* **Instructions**
[1] Give each distinct year of publication that appears in the publications list of the Niinistö biography below.
[2] Reproduce word for word the passage of the Niinistö biography below between "Publications" and "Seura, 2001. .", inclusive.

Jussi Niinistö (born 27 October 1970 in Helsinki) is a Finnish politician and a former Minister of Defence. Since 2011, he has been a member of Finnish Parliament, representing the Finns Party 2011–2017 and Blue Reform since 2017. By occupation he is a military historian, a docent of Finnish history in the University of Helsinki and a docent of military history in the Finnish National Defence University. In 2013 he was elected as the first vice-chairman of the True Finns, but lost his seat in 2017.

Niinistö was a member of the municipal council of Nurmijärvi 2009–2015 and the chairman of the Finns Party deputy group of the council 2009–2014. In August 2015, Niinistö moved to Helsinki and left the municipal council. In the 2017 municipal elections Niinistö was elected to the City Council of Helsinki.

On 13 June 2017, Niinistö and 19 others left the Finns Party parliamentary group to found the New Alternative parliamentary group, which would later become the Blue Reform party. He took part in the 2019 parliamentary election as a candidate of the Blue Reform, but was not elected.

Jussi Niinistö is not related to President Sauli Niinistö nor his nephew, Green MP Ville Niinistö, and their family names have different origins.

In June 2020 Niinistö was elected as town manager of the small town of Kannus.

Publications
Paavo Susitaival 1896–1993. Aktivismi elämänasenteena. Bibliotheca Historica 29. Helsinki: Suomen Historiallinen Seura, 1998. .
Suomalaisia soturikohtaloita. Jyväskylä: Suomalaisuuden liitto, 1998. .
Kiinteistöjen liputustieto. Helsinki: Suomalaisuuden liitto, 1999. .
Niinistö, Jussi & Mattila, Jukka I.: Pohjan Pojat. Kuvahistoria suomalaisen vapaaehtoisrykmentin vaiheista Viron vapaussodassa 1919. Helsinki: LAK-Kustannus, 1999. .
Bobi Sivén. Karjalan puolesta. Helsinki: Suomalaisen Kirjallisuuden Seura, 2001. .
Suomalaisia vapaustaistelijoita. Sotilasperinteen seuran julkaisusarja nro 9. Helsinki: Nimox, 2003. .
Lapuan Liike. Kuvahistoria kansannoususta 1929–1932. Helsinki: Nimox Ky, 2003. .
Heimosotien historia 1918–1922. Suomalaisen Kirjallisuuden Seuran toimituksia 1007. Helsinki: Suomalaisen Kirjallisuuden Seura, 2005. .

Spatial reasoning records
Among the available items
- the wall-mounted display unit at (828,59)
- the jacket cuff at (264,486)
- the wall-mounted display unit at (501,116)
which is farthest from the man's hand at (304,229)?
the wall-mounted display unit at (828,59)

* **Solutions**
[1] 1998, 1999, 2001, 2003, 2005

[2]
Publications
Paavo Susitaival 1896–1993. Aktivismi elämänasenteena. Bibliotheca Historica 29. Helsinki: Suomen Historiallinen Seura, 1998. .
Suomalaisia soturikohtaloita. Jyväskylä: Suomalaisuuden liitto, 1998. .
Kiinteistöjen liputustieto. Helsinki: Suomalaisuuden liitto, 1999. .
Niinistö, Jussi & Mattila, Jukka I.: Pohjan Pojat. Kuvahistoria suomalaisen vapaaehtoisrykmentin vaiheista Viron vapaussodassa 1919. Helsinki: LAK-Kustannus, 1999. .
Bobi Sivén. Karjalan puolesta. Helsinki: Suomalaisen Kirjallisuuden Seura, 2001. .